Un discorso lasciato interrotto per troppo tempo in più parti (campionato, Champions, Coppa Italia), che avrebbe potuto minare nuovamente il delicatissimo equilibrio fino ad allora tessuto filo a filo dal temerario calabrese.
Invece Rino è ripartito di slancio dopo l’ok per la ripresa degli allenamenti e la prospettiva di poter riprendere in mano la stagione, colpito poco dopo al cuore da un inimmaginabile e disumano dolore per la perdita della sorella.
Forse si ha paura ancora del rischio di fare retorica ma non è così: la realtà parla chiaro, anzi urla.
La semifinale di ritorno di Coppa Italia contro l’Inter ha mostrato un uomo forte, dignitoso, professionale e desideroso solo di riprendere quel discorso DI SQUADRA bruscamente interrotto dalla pericolosa pandemia.
Scelte spesso impopolari, qualche inesattezza, a detta dei più, su modulo messo in campo, sui cambi, sulla lettura della partita.
Forse Gattuso per tanti ha ancora da imparare per diventare un signor allenatore, ma signori cari, giù il cappello dinanzi al motivatore e scuotitore di genti e di menti, giù il cappello dinanzi alla concretezza, alla fiducia riposta nel gruppo, alla testardaggine, al modo di comunicare con i calciatori usando all’unisono testa e cuore, imprescindibili per chi sa di essere un uomo del Sud, legato a doppio filo alle radici sempre e orgogliosamente usate a vessillo di sé.

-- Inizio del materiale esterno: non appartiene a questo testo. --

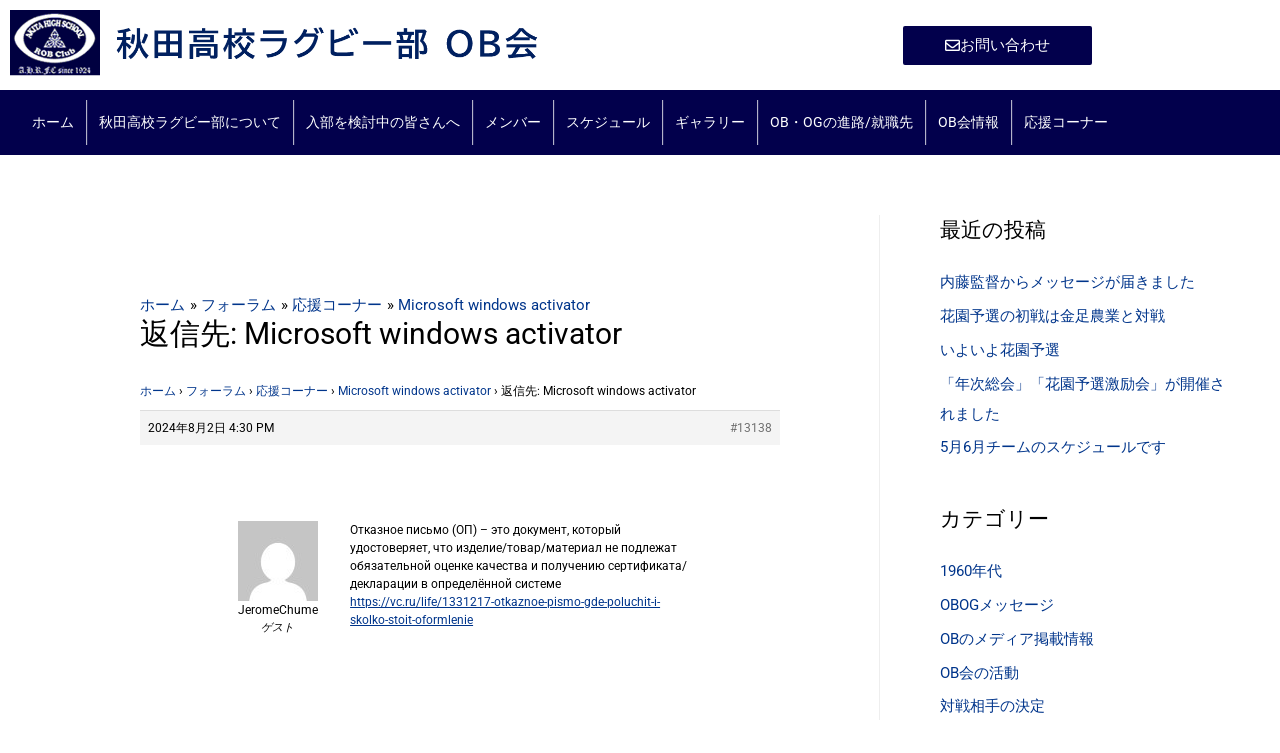

--- FILE ---
content_type: text/css
request_url: https://akita-h-rugby.com/wp-content/uploads/elementor/css/post-49.css?ver=1769497064
body_size: 291
content:
.elementor-49 .elementor-element.elementor-element-f0e6faa{--spacer-size:100px;}.elementor-49 .elementor-element.elementor-element-c451066:not(.elementor-motion-effects-element-type-background), .elementor-49 .elementor-element.elementor-element-c451066 > .elementor-motion-effects-container > .elementor-motion-effects-layer{background-color:#26006E;}.elementor-49 .elementor-element.elementor-element-c451066{transition:background 0.3s, border 0.3s, border-radius 0.3s, box-shadow 0.3s;margin-top:0px;margin-bottom:0px;}.elementor-49 .elementor-element.elementor-element-c451066 > .elementor-background-overlay{transition:background 0.3s, border-radius 0.3s, opacity 0.3s;}.elementor-49 .elementor-element.elementor-element-6e85079:not(.elementor-motion-effects-element-type-background), .elementor-49 .elementor-element.elementor-element-6e85079 > .elementor-motion-effects-container > .elementor-motion-effects-layer{background-color:var( --e-global-color-88900b1 );}.elementor-49 .elementor-element.elementor-element-6e85079{transition:background 0.3s, border 0.3s, border-radius 0.3s, box-shadow 0.3s;}.elementor-49 .elementor-element.elementor-element-6e85079 > .elementor-background-overlay{transition:background 0.3s, border-radius 0.3s, opacity 0.3s;}.elementor-widget-text-editor{font-family:var( --e-global-typography-text-font-family ), Sans-serif;font-weight:var( --e-global-typography-text-font-weight );}.elementor-49 .elementor-element.elementor-element-33cd344 > .elementor-widget-container{margin:15px 0px -15px 0px;}.elementor-49 .elementor-element.elementor-element-33cd344{text-align:center;color:#FFFFFF;}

L’aver portato da condottiero la squadra alla conquista della Coppa Italia e tenerla ancora legata ai vagoni del treno della Champions e del buon piazzamento in campionato, sono la riprova che ci sia un fondamento solido e resistente nel gruppo degli azzurri, cosa che era oggettivamente venuta a mancare nell’ultima fase dell’avventura ancelottiana.
La Coppa per ora ha consegnato Gattuso alla storia del club; ancora c’è tanto da fare ma per lui, autentico “uomo d’amore” (per dirla alla maniera del mitico ed indimenticabile Luciano De Crescenzo), potrebbe essere questo solo l’inizio roseo, anzi azzurro, nella città dell’ Ammmore.